Consider again my title, “Did Jesus know the history of the Samaritans?” I chose it because the Jews had suppressed what their own Bible, their own “authorized words about God,” said about good Samaritans. They intentionally forgot the account of good Samaritans in 2 Chronicles 28.[2]
In that chapter, we hear of 200,000 men, women, and children, brought as slaves, as spoils of war, from Judah to Samaria. We read of Prophet Oded, castigating the army which brought them. We read of the leading men of Samaria agreeing with Oded that using and abusing the Judahites would incur the wrath of God.
What was the result of his speech? Hear what the Bible records:
14 … the armed men left the captives and the spoil before the princes and all the assembly. 15 And the men who have been mentioned by name rose and took the captives, and with the spoil they clothed all who were naked among them. They clothed them, gave them sandals, provided them with food and drink, and anointed them, and carrying all the feeble among them on donkeys, they brought them to their kinsfolk at Jericho, the city of palm trees. Then they returned to Samaria.
If you read today’s passage, you’ll hear the echoes of the words down the centuries: Naked. Clothed. Anointed. Donkeys.
Jesus knew the history of the Samaritans. He knew that the history “remembered” by the contemporary Jewish teachers was selective.
What did his contemporaries remember? Very likely, they remembered a few Samaritans who, about the time Jesus was born, polluted the Jerusalem Temple: they spread bones within it, to make it ritually impure. They did this as retaliation for what the Jews did about a century earlier: they destroyed the Temple of the Samaritans on Mount Gerizim.
In all our eagerness to be good people, we focus on repetitive “doing, caring.” We focus on wound treatment and healing. We try not to offend.
But Jesus did offend. He offended the lawyer. He offended the religious and political leaders. He showed them how they labelled people, made them into “degraded humanity.” Through selective retelling of history.

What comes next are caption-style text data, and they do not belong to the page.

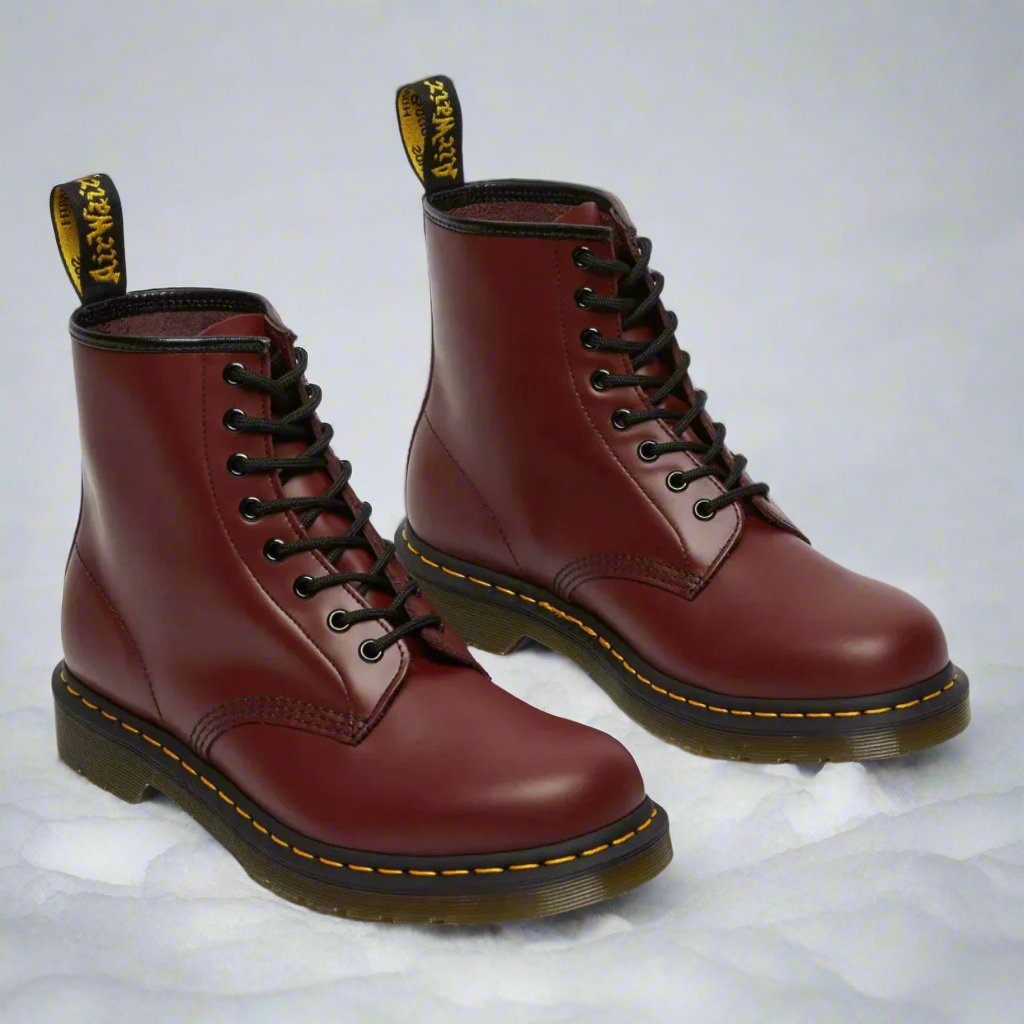 Orthopedic Boots "Elaine"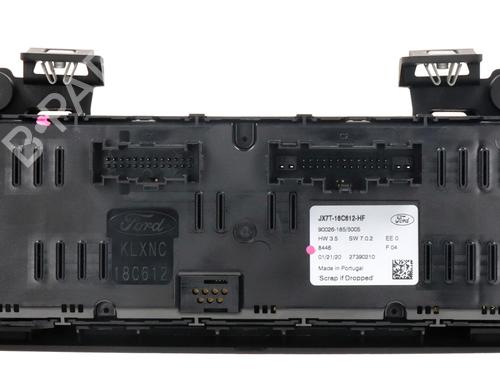 Climate control FORD FOCUS IV (HN) 1.0 EcoBoost | BP39157109I5 - Image 2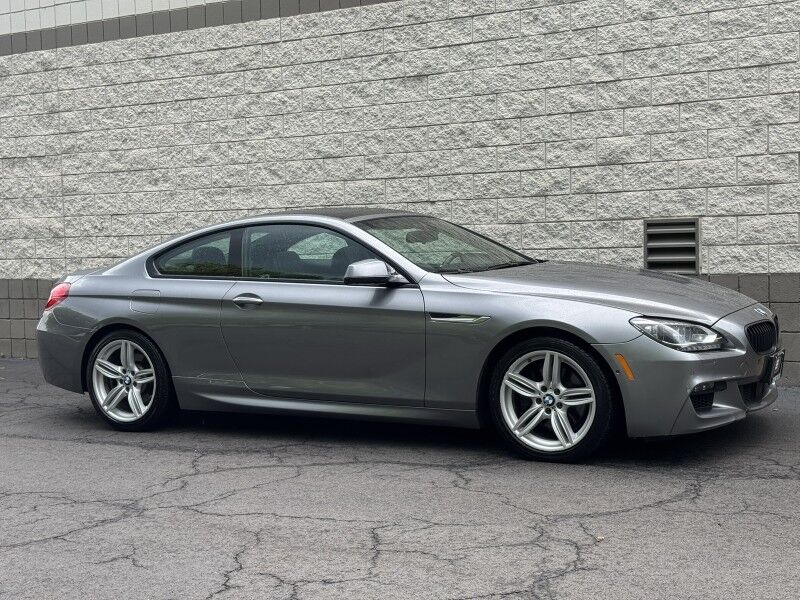 2015 BMW 650i xDrive Willow Grove PA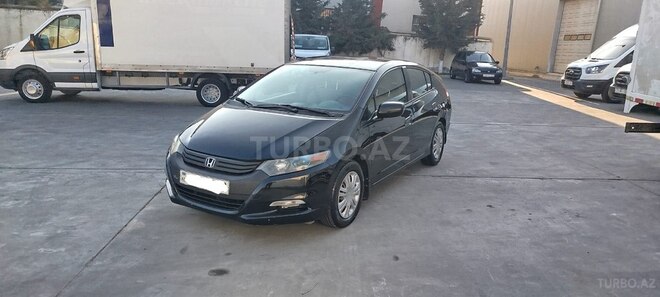 Honda Insight 2011, 311,000 km - 1.3 l - Bakı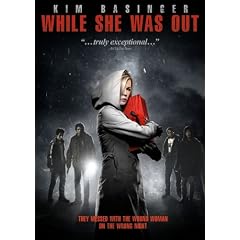 While She Was Out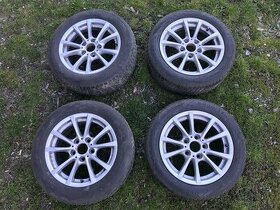 Disky BMW Styling 390 R16 - 5x120 7Jx16 ET31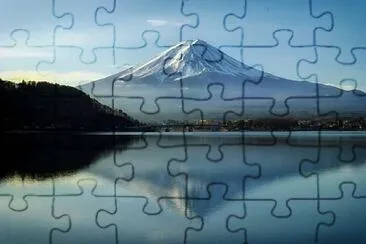 Foto jigsaw puzzle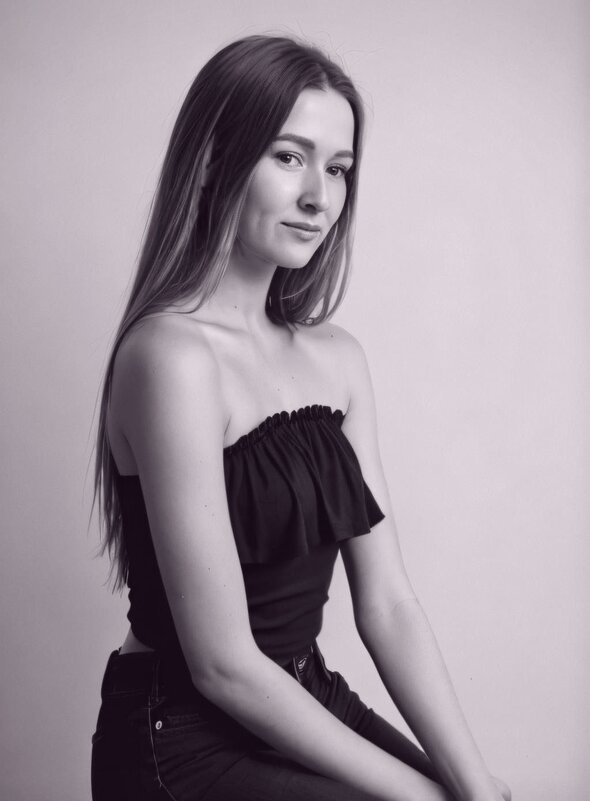 Молодость - Георгиевич 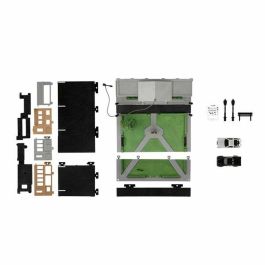 Maquette Smoby Hill Valley
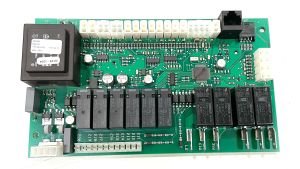 I/O Card 901920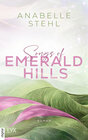Buchcover Songs of Emerald Hills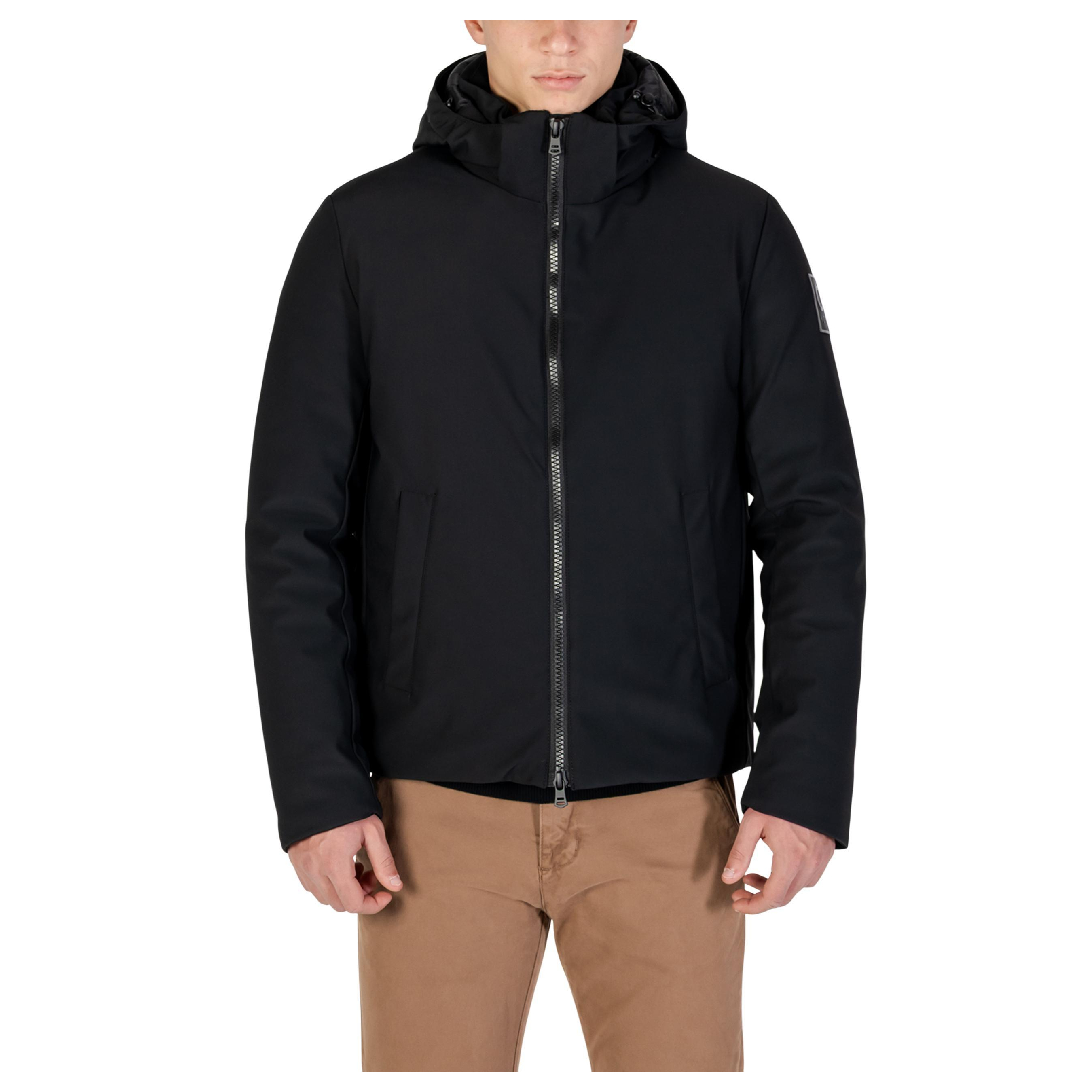 Снимка на Мъжко яке шушляково YOS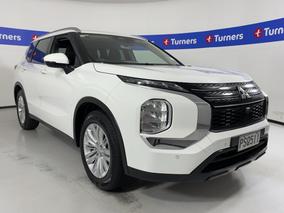 Image of 2023 Mitsubishi Outlander LS 4WD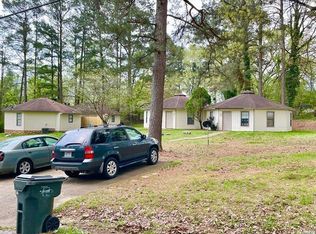 101 Lance Cir #1, Hot Springs National Park, AR 71901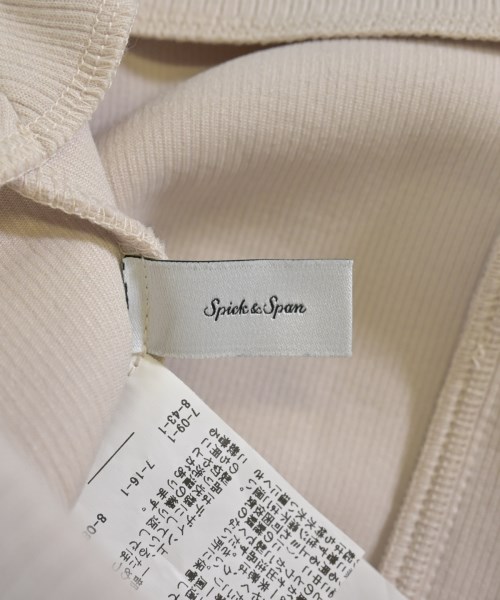 Spick and Span（スピックアンドスパン）ロング・マキシ丈スカート ベージュ サイズ:38(M位) レディース/2200731576234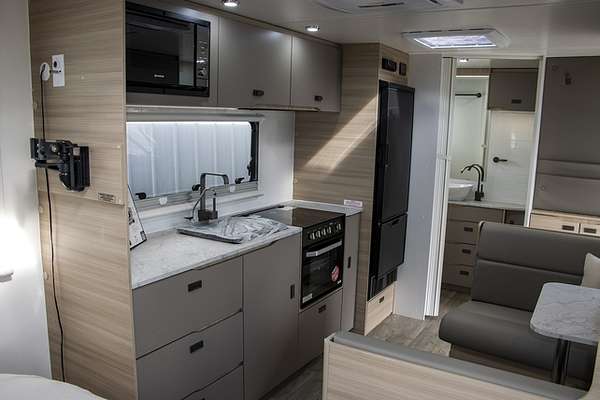2025 Jayco DISCOVERY CARAVAN 19.61-2.OB.DY-MY25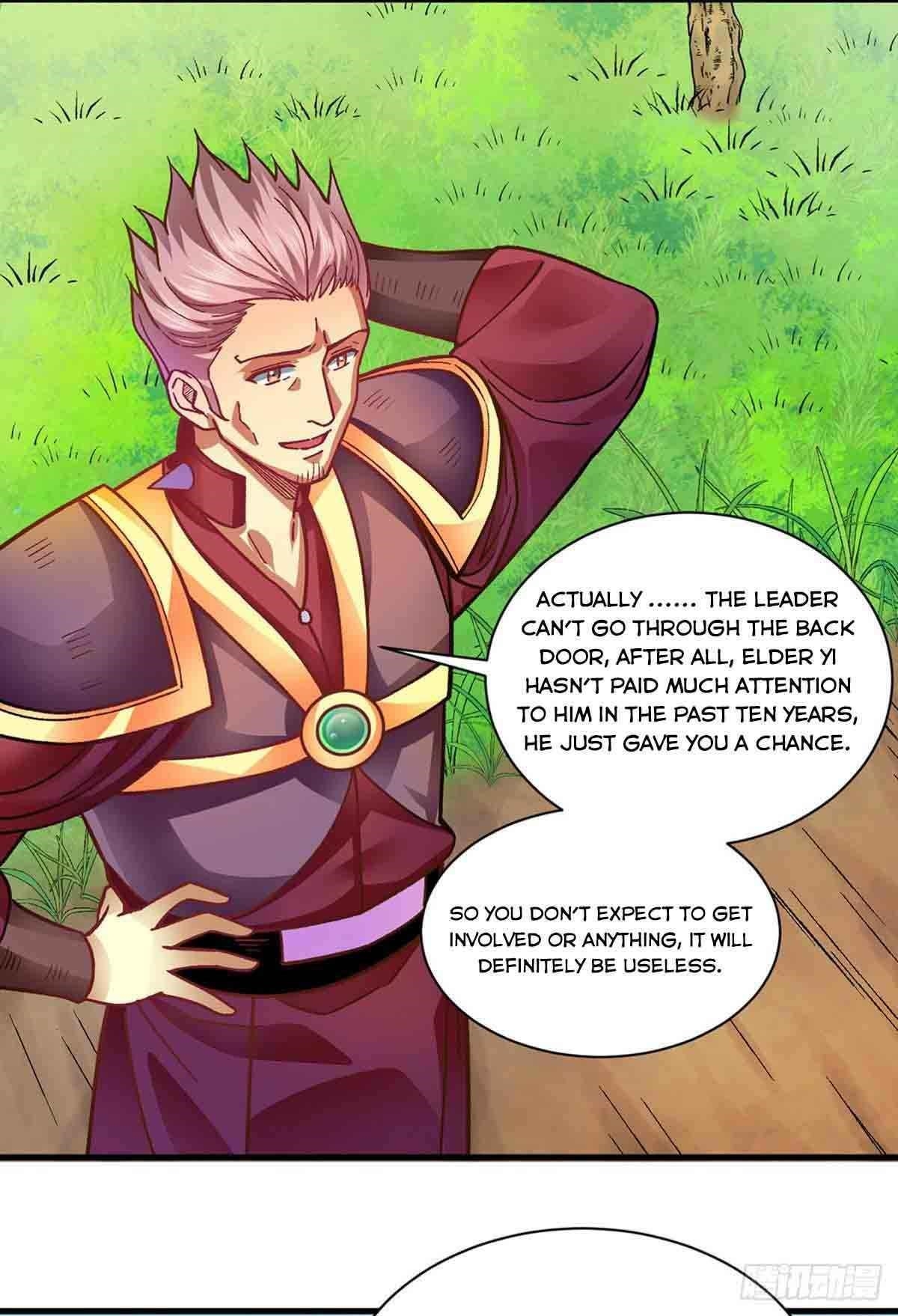 Martial Arts Reigns Chapter 342 - Manhwa18.com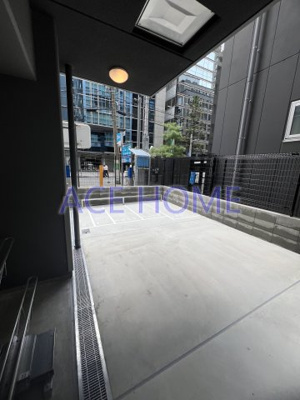 【その他】 | コンフォリア・リヴ大阪本町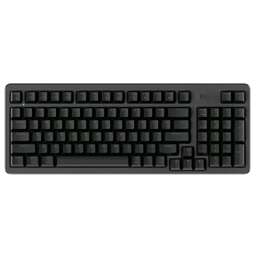 LOGITECH Клавиатура K868 механическая черный USB беспроводная BT/Radio (920-013912)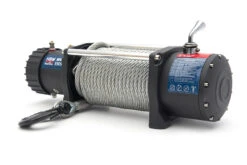 HBM 12 Volt Professionele Bumperlier Autolier Met Vaste En Draadloze Afstandsbediening -Hbm-Machines Winkel hbm 459 14.jpg 1200x600 d650febc88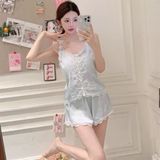  Bộ 2 dây ngắn B7537 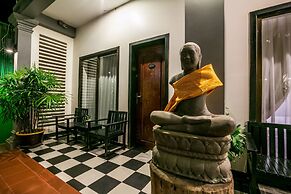Asanak D'Angkor Boutique Hotel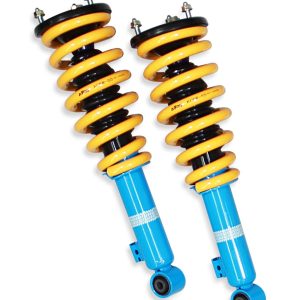 40mm Formula 4x4 ReadyStrut Kit to suit Mitsubishi Triton ML, MN 2006-2015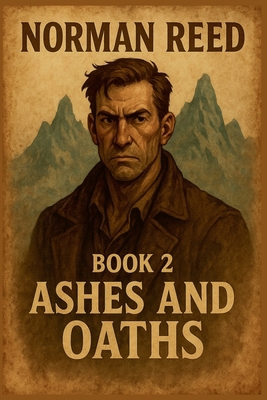 Ashes and Oaths B0FNT3L198 Book Cover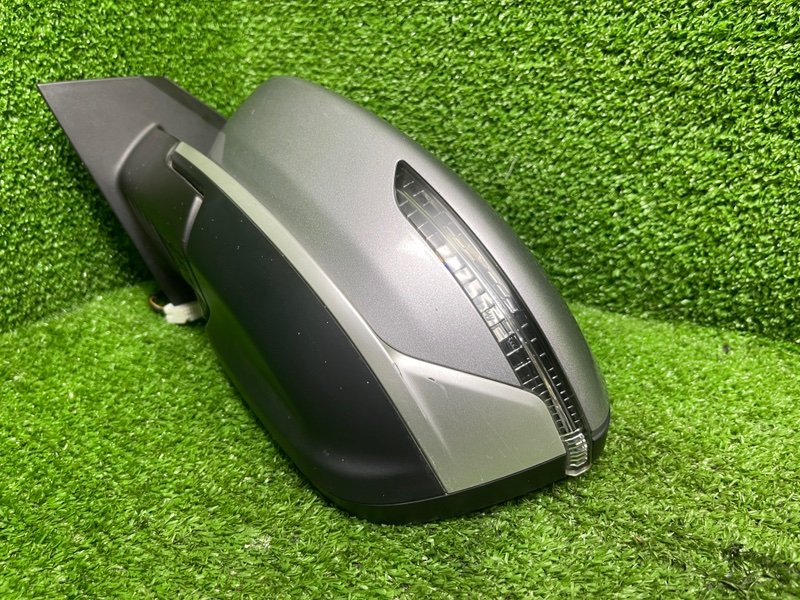 Зеркало левое, 18000 рублей, Москва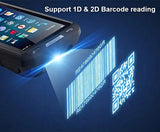 Android 13 PDA 4GB+64GB Barcode Scanner Honeywell N6703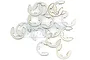 Rovan 7mm E-Clips 15Pcs 68033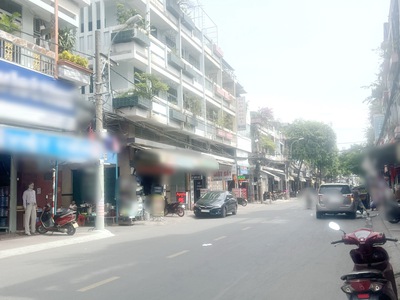 Chính chủ cho thuê căn hộ 2N1K tại phố chùa láng 8127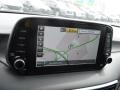 Navigation of 2020 Tucson Ultimate AWD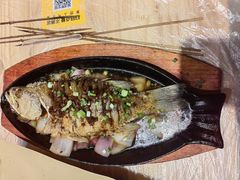 -郑记•不夜城烧烤•龙虾•虾蟹(黄鹤楼店)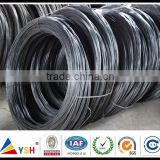 2016 Hot sale low price black annealed wire / galvanized wire / binding wire for construction                        
                                                Quality Choice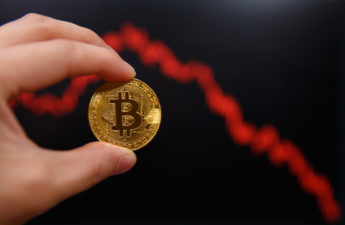 BTC Falls Below $40,000 to Start Weekend – Market Updates Bitcoin News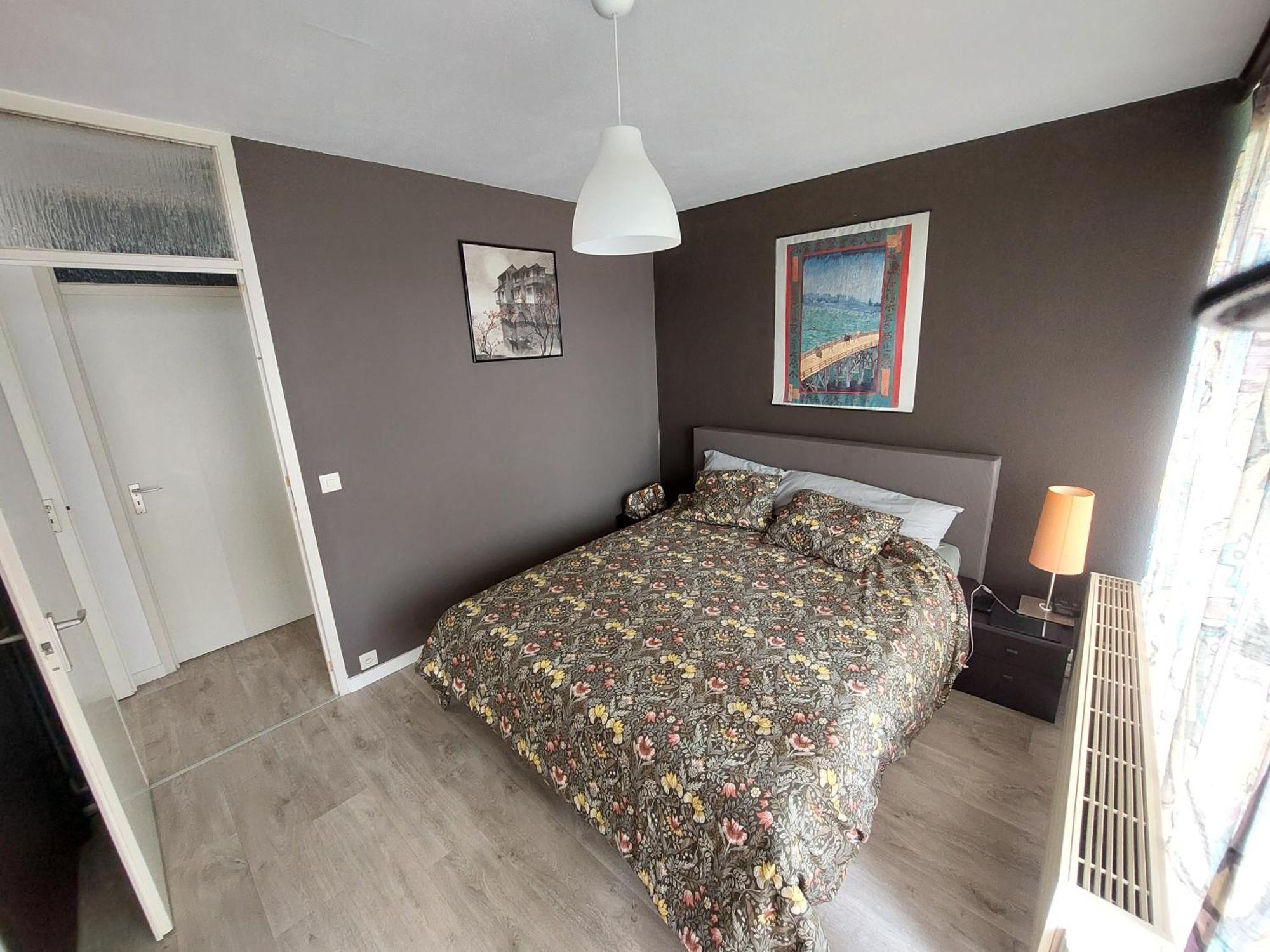 Appartamento Bonelly Ostenda Esterno foto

If we are faithful to Jesus, we will hear and tell his stories faithfully. We will be good neighbours to “the establishment” as well as to those who are physically hurting. We will tell the stories which the establishment suppresses. We will speak like Oded and Jesus. Boldly, truthfully.
We must not forget that the lawyer phrased his question, and Jesus answered, in relation to “eternal life.”
We must not forget that if Jesus told the story today, it would be different. The Good Samaritan would form a committee to get the government to improve the road so there would be no darkness, no bends, no bushes for bandits to hide. And establish a 24-7 quick response rescue service.
We must not forget that showing compassion is more important than asking who we should be nice to, or who our neighbours are.
We must not forget that Jesus’ teaching about the Good Samaritan isn’t a complete description of what it means to be a good neighbour. As Martin Luther King Jr said, it’s not enough to soothe the effects of evil; we must uproot the causes of evil.
We must not forget that although the lawyer saw who the good neighbour was, he could not bring himself to say, “it was the Samaritan.”
Jesus’ stories are mirrors. What do you see in his story of the good Samaritan? Will you tell it? To whom? When? How?
Peace be with you.
[1] 12 years ago, on my personal blog, I wrote Sybil Kathigasu and Chin Peng: Imperialism and Umnoputra. In it, I included several extracts from her book.
[2] I’m surprised the Old Testament passage which accompanies today’s gospel reading in the lectionary is not 2 Chronicles 28. I’m also surprised none of the versions I consulted supply as heading “Good Samaritans” to any part of 2 Chronicles 28.